É consenso entre pesquisadores e especialistas que, nos idos de 1970, a música sergipana, enquanto expressão popular massiva, simplesmente não existia. Talvez por isso, a fórmula gasta de confundir o nome de determinado artista com o desenvolvimento da linguagem em que ele se expressa faça tanto sentido no caso do Cata Luzes. O grupo foi o primeiro vencedor do Festival de Música Popular Sergipana, realizado no início dos anos 80 – marco histórico e pedra fundamental da música produzida na terrinha –, abrindo a porteira para a caralhada de bons músicos e compositores que desembocaria na diversidade criativa de nossos dias.

A justiça do julgamento ficou registrada em dois LP’s da maior importância, garimpados ainda hoje pelos colecionadores mais dedicados dos quatro cantos do mundo. Na ambição de tal posse, a singularidade da inspiração de Cláudio Miguel (voz e vioão), Valdefrê (voz e violão), José Amaral (voz e percussão) e Tonho Amaral (voz e percussão).

Viagem Cigana – Um disco histórico. Aqui, o adjetivo extrapola o ornamento e se veste com bastante justeza do significado pretendido. É bem verdade que a participação do saudoso Paulo Moura, que assina os arranjos e a direção artística do rebento, empresta alguma mineirice e distinção ao produto. A força inata das canções, contudo, supera qualquer artifício estranho à criação.

Com apenas 16 canais, o Cata Luzes conseguiu mais do que muito músico entupido de recursos, trancado num estúdio moderno, sem nenhuma idéia na cachola e meio mundo de computadores à disposição. O segredo para alcançar a felicidade do resultado parece guardado na maestria dos músicos que acompanharam o quarteto durante as gravações. Estamos mencionando gente da estirpe de Jaques Morelenbaum, Joel Nascimento e Túlio Mourão, entre outros.

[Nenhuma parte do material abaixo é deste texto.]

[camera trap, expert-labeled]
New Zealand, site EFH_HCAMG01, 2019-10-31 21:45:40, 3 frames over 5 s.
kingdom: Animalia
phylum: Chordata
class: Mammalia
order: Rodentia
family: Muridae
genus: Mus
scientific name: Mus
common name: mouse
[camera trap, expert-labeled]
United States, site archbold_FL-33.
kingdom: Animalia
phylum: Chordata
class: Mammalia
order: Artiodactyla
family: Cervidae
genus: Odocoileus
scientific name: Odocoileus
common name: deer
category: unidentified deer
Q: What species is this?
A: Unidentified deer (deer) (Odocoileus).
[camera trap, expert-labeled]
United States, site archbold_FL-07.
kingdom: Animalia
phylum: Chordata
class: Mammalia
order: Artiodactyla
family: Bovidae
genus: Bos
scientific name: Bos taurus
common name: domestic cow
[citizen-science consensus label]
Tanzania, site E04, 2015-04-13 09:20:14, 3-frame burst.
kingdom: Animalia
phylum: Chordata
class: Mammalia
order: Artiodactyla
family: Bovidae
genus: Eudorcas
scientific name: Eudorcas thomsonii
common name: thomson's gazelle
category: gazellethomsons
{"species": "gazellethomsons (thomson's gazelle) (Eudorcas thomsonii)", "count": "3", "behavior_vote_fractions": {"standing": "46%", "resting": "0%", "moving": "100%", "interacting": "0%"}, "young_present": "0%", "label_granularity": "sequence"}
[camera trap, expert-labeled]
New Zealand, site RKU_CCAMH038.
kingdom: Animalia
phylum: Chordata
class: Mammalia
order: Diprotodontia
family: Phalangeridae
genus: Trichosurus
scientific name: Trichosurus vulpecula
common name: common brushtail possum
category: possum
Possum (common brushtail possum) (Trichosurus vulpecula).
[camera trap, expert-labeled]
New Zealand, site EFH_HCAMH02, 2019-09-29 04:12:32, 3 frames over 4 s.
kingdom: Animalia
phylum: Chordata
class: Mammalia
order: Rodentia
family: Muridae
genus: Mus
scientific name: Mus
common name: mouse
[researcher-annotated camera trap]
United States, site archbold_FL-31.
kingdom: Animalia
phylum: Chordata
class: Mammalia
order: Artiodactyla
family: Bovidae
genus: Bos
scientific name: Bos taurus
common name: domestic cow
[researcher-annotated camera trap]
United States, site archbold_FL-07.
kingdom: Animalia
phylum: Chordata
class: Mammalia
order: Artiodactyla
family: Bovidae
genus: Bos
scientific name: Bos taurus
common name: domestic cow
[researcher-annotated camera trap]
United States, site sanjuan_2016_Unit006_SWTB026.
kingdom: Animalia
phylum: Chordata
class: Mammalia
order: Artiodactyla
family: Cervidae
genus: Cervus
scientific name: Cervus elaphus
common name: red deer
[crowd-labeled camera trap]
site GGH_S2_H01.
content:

Além disso, uma intenção aventureira permeia as dez faixas de Viagem Cigana, como se a música do Cata Luzes futucasse o bandoleiro ressentido, o andarilho ressabiado, o romeiro vencido por um fardo de léguas e pelos fantasmas do medo que assombram a todos nós. O mesmo medo que, numa canção do conjunto, “Assusta, assalta/ os delinqüentes/ dos vis albergues naturais”.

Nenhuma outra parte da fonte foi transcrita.